Brighton and Sussex Medical School

 

History: A new medical school formed in 2002, from a partnership of the University of Brighton (established 1992) and the University of Sussex (established 1962).

Address: Years one and two of the undergraduate are spent mainly on the university campuses in Falmer, just four miles from Brighton town centre, followed by two years of clinical training in the Royal Sussex County Hospital in Brighton and various primary care settings. The fifth year is spent in various hospitals in the south-east.

Ambience: The 653 full-time undergraduate medical students on campus (with 62 taking a year out to do an intercalated BSc after year 3) have quickly established an intimate and inclusive community where feedback and personal attention is a top priority. The Falmer campus is surrounded by the beautiful South Downs National Park, yet only a short journey from central Brighton.

Who's the boss? Julian Crampton is the Vice-Chancellor, and Jon Cohen is the Dean.

Prospectus: 01273 643 528; have a look at their prospectus here.

UCAS code: B74

What you need to know

Easy to get into? In a word, no. Most offers are conditional on gaining 360 UCAS points (AAA or A*AB at A-level), with A-level chemistry and biology at a minimum of A grade. A pass at distinction level is normally required for those coming from Access to Medicine courses.

Vital statistics: Student-staff ratio is about three to one. Applications rose by 100 per cent for the second year of entry, and a further 20 per cent the next year. BSMS is now one of the most popular medical schools in the UK.

Added value: Students are members of both universities, and therefore have access to the library resources of two institutions. Real dissection is part of the curriculum at this medical school. The school is leading the way in the use of new technology with third, fourth and fifth years getting digital handheld devices as standard, so they can access medical information electronically on the wards. Classroom-based teaching takes place in new buildings on the University of Sussex and University of Brighton campuses, and clinical teaching sessions take place at a new medical centre at the Royal Sussex County Hospital in Brighton, as well as at other local NHS Trust sites. All students have personal and academic tutors and there is a strong network of pastoral care. The university campuses have dedicated study areas, libraries, bookshops, banks and a number of sporting facilities, including floodlit artificial turf pitches and a solarium.

Research: The school has 80 research staff covering 12 specialities. Key research groups include cancer, primary care and health services, and infection and immunology.

Teaching: It’s a small and personal medical school, with the emphasis on small-group academic and clinical teaching.
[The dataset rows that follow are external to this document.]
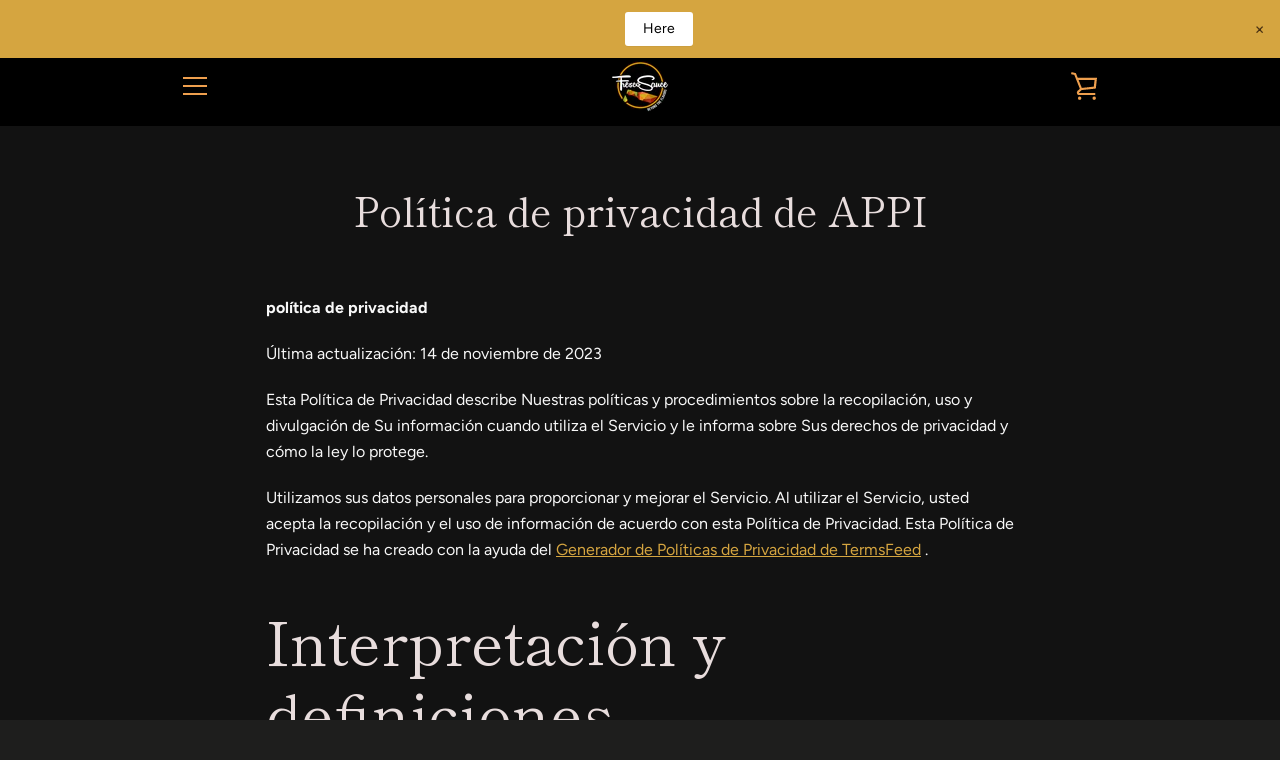

--- FILE ---
content_type: text/javascript
request_url: https://frescosauce.com/cdn/shop/t/2/assets/custom.js?v=101612360477050417211584927739
body_size: -613
content:
//# sourceMappingURL=/cdn/shop/t/2/assets/custom.js.map?v=101612360477050417211584927739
Traditional lecture-based learning is supported by a skills-based and problem-solving approach, with group sessions and strong IT support. The school is validated by the General Medical Council, which inspects UK medical schools, for its undergraduate teaching.

Any accommodation? Yes. All first years are accommodated in halls on either campus.

Cheap to live there? Rents in Brighton were around £85 per week last year.

Transport links: The Falmer site is five-minute walk from Falmer train station and the Royal Sussex County Hospital is well served by buses. Brighton is just a 50-minute train journey from central London.

Fees: The school charges the full £9,000 per year. Channel Islands and Isle of Man students pay £19,000 per year, with any possible rises in subsequent years capped at 5 per cent per year. International fees are £24,860 per year.

Bursaries: NHS means-tested bursaries are available for help in the fifth year of study.

the fun stuff

Nightlife: Brighton is famed for its energetic and diverse nightlife. Beside the hundreds of pubs and restaurants, there is the renowned Komedia comedy club, Concorde 2 live music venue, art-house and multiplex cinemas and dozens of nightclubs.